**To-do list:**
1. In the Columbus post, why would Columbus's exploration not have taken place without the potential financial rewards? Answer in one to three sentences.
2. From the Columbus post, set down word for word the passage from "As for the statue, it" up to and including "(Oct 11, 2011)".

**Text section:**
★ ★ ★ ★ ★ ★ ★
I am intrigued as to why Christopher Columbus is so highly regarded in the USA. It would be my understanding that he “discovered” Central and South America but was blissfully unaware of North America. I was always led to believe that CC always believed that his journeys were along the east coast of Asia. I was also taught that the first European explorer to discover North America was the Viking Leif Ericson followed many years later by John Cabot.

I have never heard of his missionary zeal towards the Middle East. The main purpose of his exploration was to establish a westward sea route to the financially lucrative Far East. A plan he touted with disappointing results around the major powers of Europe. The conversion of un-believers would have been an additional benefit offered to potential sponsors. I would suggest that if it were not for the potential financial rewards on offer sponsorship would not have been forthcoming and without sponsorship, the exploration would not have taken place. Coincidentally when I was last in Rome I noticed a claim made in the Basilica Santa Maria Maggiore that one of the ceilings was gilded by the initial gold brought by CC from the Americas. As for CC’s personal motivation it is worth noting he was looking to be made governor of lands he discovered and given 10% of all revenues from those lands. It is recognised that CC became increasingly religious in later life. 

As for the statue, it is a fine monument in a superb location in Barcelona. From what I recall it was constructed in the late 19th C in time for Spain’s first international exposition. It was a Catalan project from first to last being entirely constructed by Catalan labour and materials. It was designed to point to Genoa and dignitaries from that city were invited to its unveiling in 1888. I think that this statue is a statement more about Catalan nationalism than anything else.


----------



## JBaldwin (Oct 11, 2011)
★ ★ ★ ★ ★ ★ ★
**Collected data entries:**
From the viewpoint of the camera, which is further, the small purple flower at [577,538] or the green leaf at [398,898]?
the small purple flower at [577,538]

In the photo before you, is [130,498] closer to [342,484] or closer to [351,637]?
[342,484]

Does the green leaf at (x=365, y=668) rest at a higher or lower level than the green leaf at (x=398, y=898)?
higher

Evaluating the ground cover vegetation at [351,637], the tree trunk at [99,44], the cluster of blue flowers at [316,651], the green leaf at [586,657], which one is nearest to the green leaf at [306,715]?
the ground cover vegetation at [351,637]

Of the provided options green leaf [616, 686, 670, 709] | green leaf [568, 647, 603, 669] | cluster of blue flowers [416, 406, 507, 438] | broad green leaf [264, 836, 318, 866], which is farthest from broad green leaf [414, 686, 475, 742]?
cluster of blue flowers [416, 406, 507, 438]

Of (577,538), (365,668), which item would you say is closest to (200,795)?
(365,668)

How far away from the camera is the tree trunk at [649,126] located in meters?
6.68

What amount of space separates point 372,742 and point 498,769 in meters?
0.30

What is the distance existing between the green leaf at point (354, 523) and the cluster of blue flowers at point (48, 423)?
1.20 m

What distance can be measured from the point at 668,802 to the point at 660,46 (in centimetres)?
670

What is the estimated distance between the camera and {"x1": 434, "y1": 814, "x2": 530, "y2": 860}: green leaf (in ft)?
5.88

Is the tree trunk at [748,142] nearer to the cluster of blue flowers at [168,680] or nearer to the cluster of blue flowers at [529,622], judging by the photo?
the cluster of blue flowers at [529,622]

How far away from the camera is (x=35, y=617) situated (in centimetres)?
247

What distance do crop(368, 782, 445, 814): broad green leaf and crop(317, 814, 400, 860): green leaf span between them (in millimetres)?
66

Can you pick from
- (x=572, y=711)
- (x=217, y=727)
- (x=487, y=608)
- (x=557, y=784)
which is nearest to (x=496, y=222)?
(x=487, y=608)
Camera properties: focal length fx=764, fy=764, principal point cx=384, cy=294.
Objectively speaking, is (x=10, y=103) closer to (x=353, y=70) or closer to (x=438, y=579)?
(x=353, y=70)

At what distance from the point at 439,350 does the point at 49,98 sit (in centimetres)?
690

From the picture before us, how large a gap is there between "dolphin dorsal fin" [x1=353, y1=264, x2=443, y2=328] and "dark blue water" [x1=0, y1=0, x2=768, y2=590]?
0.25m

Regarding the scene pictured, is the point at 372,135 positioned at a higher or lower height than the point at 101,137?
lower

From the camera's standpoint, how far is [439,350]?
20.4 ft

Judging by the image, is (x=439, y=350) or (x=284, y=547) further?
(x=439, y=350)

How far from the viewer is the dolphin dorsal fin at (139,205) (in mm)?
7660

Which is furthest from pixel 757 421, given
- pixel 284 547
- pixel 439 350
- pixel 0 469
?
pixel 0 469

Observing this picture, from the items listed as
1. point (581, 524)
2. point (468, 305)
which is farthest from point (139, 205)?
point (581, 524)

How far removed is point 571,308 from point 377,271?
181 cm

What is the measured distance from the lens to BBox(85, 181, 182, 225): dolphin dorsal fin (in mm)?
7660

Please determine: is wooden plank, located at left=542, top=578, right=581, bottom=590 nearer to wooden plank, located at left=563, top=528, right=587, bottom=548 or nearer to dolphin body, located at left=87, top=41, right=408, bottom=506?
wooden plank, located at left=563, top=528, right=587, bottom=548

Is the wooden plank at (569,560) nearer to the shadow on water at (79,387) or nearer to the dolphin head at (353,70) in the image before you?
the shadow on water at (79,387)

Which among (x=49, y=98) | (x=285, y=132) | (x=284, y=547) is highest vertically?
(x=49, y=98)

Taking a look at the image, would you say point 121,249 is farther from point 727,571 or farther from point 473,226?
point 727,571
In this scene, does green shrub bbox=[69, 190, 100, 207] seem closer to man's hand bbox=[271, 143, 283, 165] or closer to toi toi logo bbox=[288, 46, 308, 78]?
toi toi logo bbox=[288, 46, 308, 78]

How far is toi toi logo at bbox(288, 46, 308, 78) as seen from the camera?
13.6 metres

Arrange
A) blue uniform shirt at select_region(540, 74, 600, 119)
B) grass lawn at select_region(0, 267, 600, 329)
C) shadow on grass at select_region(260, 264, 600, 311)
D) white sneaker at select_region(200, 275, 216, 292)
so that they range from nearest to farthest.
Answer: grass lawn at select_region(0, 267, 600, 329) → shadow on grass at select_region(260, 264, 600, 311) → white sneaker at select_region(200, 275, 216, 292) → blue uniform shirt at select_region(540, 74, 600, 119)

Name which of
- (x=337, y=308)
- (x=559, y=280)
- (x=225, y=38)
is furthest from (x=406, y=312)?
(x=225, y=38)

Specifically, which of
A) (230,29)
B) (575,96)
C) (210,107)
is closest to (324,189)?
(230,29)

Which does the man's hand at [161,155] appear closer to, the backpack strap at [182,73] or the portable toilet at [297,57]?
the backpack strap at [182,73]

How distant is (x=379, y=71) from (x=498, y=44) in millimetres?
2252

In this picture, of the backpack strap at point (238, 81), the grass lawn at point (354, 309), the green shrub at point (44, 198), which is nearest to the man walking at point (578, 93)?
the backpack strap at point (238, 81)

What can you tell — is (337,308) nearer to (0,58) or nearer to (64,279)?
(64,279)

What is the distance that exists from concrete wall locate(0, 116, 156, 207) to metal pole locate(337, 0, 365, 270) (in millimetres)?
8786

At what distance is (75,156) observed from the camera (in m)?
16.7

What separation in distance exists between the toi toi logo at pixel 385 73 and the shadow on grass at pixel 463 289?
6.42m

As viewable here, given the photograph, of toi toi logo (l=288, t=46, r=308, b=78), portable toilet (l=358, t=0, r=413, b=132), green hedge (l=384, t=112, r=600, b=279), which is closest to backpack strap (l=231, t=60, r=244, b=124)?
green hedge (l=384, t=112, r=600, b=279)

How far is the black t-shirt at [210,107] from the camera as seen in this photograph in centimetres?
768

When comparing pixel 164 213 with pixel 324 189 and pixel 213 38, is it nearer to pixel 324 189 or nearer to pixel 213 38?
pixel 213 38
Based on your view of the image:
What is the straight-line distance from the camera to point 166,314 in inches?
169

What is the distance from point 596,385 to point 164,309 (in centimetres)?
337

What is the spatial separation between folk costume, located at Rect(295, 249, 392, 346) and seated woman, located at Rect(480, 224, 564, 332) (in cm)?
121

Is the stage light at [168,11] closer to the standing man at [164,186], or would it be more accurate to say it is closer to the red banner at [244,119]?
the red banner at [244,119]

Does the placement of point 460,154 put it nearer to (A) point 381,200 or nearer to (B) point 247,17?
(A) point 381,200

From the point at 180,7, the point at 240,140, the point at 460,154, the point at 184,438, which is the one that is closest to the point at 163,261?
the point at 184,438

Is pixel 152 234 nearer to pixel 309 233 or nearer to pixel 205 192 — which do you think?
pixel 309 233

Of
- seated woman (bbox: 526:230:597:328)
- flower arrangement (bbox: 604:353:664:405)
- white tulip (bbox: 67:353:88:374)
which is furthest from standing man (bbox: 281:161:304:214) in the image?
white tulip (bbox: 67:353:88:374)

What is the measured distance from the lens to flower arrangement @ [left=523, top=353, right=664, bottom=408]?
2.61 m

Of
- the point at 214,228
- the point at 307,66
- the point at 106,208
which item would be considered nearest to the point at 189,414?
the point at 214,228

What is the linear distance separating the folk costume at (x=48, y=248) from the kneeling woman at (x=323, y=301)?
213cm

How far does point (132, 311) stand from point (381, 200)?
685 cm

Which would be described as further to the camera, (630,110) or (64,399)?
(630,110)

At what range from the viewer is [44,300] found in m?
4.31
★ ★ ★ ★ ★ ★ ★
**Answers for the exercise:**
1. Without the potential financial rewards, sponsorship would not have been forthcoming. Without sponsorship, the exploration would not have taken place.

2.
As for the statue, it is a fine monument in a superb location in Barcelona. From what I recall it was constructed in the late 19th C in time for Spain’s first international exposition. It was a Catalan project from first to last being entirely constructed by Catalan labour and materials. It was designed to point to Genoa and dignitaries from that city were invited to its unveiling in 1888. I think that this statue is a statement more about Catalan nationalism than anything else.


----------



## JBaldwin (Oct 11, 2011)